EXTRACT TO READ:
Dr Andrew Deans
Dr Andrew Deans has a personal interest in investigating inherited breast cancer.
Environmental factors such as tobacco smoke, UV from the sun and being overweight can trigger the development of cancer by causing damage to DNA. Cells produce a number of proteins that normally recognise and repair damaged DNA, thereby reducing the risk of developing cancer. However, some people inherit mutations in these DNA repair proteins, which means that they accumulate damage in their DNA and usually develop cancer at a young age.
Fanconi anaemia is a very rare, inherited blood disorder associated with a high risk of developing leukemia, and, in some cases, an increased risk of breast cancer. It is caused by an inherited defect in one of 15 different genes that recognise and repair DNA damage. Recent research has suggested there is a strong link between Fanconi anaemia and inherited breast cancer. Through researching the molecular pathways that link these two diseases, we may better understand what causes familial (inherited) breast cancer, and how best to treat it.
How are you addressing the genetic causes of breast cancer?
I am reconstructing this DNA repair pathway in the test tube to try to understand how familial breast cancer and Fanconi anaemia are linked. By producing large amounts of these DNA repair proteins, we can find out what they do, how they fix DNA damage and how they may cause breast cancer if they aren’t working properly.

DATA EXCERPTS:
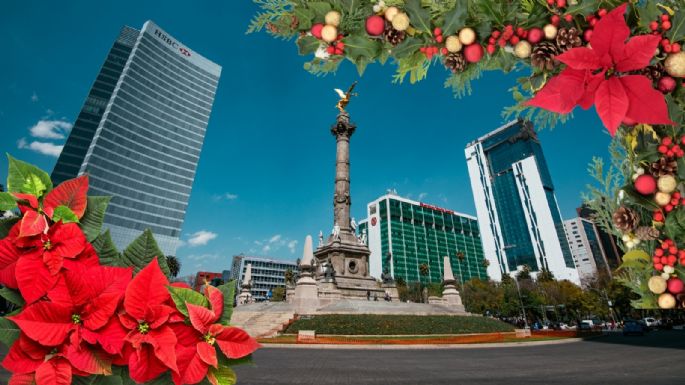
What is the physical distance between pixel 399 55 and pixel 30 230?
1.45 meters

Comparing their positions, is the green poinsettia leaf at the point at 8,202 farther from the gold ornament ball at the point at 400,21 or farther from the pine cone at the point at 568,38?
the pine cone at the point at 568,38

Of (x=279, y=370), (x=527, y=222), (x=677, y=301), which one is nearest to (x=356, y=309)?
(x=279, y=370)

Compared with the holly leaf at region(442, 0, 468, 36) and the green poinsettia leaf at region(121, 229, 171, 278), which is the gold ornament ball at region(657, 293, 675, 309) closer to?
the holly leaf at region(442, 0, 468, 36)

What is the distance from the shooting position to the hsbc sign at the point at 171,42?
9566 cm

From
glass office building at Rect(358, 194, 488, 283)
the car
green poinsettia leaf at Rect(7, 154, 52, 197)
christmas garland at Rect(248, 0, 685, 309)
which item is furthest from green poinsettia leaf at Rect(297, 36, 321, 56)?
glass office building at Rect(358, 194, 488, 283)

---

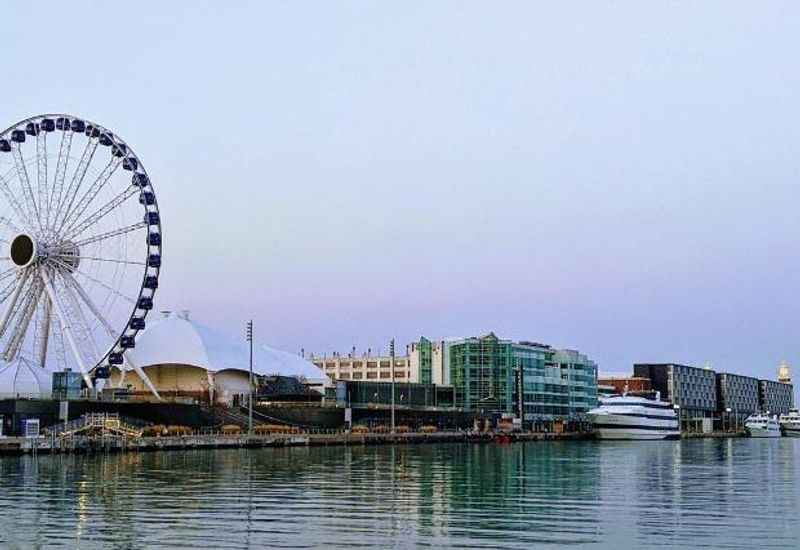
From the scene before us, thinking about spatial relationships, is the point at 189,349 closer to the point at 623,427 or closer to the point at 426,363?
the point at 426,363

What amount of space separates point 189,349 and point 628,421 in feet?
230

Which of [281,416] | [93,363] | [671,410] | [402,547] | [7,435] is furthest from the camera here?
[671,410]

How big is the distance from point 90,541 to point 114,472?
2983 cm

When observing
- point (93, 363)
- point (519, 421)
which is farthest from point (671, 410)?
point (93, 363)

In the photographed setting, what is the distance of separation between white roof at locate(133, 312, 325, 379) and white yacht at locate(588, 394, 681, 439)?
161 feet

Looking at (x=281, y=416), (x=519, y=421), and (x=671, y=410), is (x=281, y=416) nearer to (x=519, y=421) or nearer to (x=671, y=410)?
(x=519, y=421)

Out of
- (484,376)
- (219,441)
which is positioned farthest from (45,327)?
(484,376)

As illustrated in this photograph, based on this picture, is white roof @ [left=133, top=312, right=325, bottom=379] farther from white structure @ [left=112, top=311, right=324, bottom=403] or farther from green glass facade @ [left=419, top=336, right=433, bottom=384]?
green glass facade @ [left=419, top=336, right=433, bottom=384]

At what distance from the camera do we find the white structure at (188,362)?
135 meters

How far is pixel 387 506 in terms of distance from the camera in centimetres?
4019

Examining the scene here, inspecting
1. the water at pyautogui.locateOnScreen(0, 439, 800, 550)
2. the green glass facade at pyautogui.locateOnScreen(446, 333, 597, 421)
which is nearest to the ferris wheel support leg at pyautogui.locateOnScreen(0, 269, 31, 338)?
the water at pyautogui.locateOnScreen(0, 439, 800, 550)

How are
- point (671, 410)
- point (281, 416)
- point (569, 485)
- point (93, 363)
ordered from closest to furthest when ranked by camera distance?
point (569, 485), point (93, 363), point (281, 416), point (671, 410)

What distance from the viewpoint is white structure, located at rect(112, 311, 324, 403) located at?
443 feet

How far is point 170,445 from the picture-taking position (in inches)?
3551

--

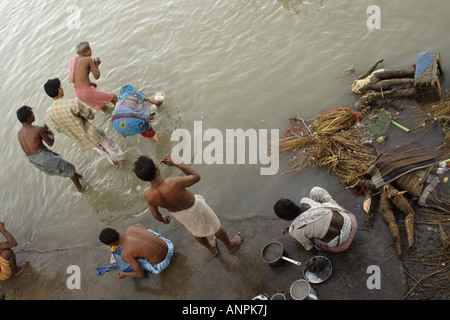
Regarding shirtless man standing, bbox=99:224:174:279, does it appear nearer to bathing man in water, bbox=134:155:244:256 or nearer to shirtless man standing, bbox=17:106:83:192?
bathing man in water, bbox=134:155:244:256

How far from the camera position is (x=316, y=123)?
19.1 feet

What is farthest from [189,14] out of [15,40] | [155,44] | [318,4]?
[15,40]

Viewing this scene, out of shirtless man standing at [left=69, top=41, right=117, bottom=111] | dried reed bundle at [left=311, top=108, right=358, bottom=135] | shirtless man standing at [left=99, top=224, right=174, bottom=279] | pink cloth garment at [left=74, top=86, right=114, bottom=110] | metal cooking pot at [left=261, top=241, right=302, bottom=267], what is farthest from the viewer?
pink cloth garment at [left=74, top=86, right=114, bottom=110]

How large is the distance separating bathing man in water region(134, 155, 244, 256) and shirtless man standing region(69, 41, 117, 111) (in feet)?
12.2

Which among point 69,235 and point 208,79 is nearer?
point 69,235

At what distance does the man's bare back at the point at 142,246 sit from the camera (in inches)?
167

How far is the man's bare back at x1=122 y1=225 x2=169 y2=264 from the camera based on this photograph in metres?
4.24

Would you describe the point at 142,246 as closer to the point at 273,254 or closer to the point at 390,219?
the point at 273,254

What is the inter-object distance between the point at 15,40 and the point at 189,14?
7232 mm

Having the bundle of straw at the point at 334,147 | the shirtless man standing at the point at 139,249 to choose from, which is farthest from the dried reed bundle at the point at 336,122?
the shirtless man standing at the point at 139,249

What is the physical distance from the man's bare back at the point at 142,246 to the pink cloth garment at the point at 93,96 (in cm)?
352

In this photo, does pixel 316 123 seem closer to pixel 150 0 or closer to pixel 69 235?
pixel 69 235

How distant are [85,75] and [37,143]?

TASK LIST:
1. Print everything from "Environmental factors such" down to "a young age." in the profile of Dr Andrew Deans.
2. Using the profile of Dr Andrew Deans, answer these:
(a) Which three environmental factors are named as triggers for cancer?
(b) Fanconi anaemia is caused by an inherited defect in one of how many different genes?
(c) Where is Dr Deans reconstructing the DNA repair pathway?
The material shown above is separate from the profile of Dr Andrew Deans.

ANSWERS TO THE EXERCISES:
1.
Environmental factors such as tobacco smoke, UV from the sun and being overweight can trigger the development of cancer by causing damage to DNA. Cells produce a number of proteins that normally recognise and repair damaged DNA, thereby reducing the risk of developing cancer. However, some people inherit mutations in these DNA repair proteins, which means that they accumulate damage in their DNA and usually develop cancer at a young age.

2.
(a) Tobacco smoke, UV from the sun and being overweight.
(b) 15.
(c) In the test tube.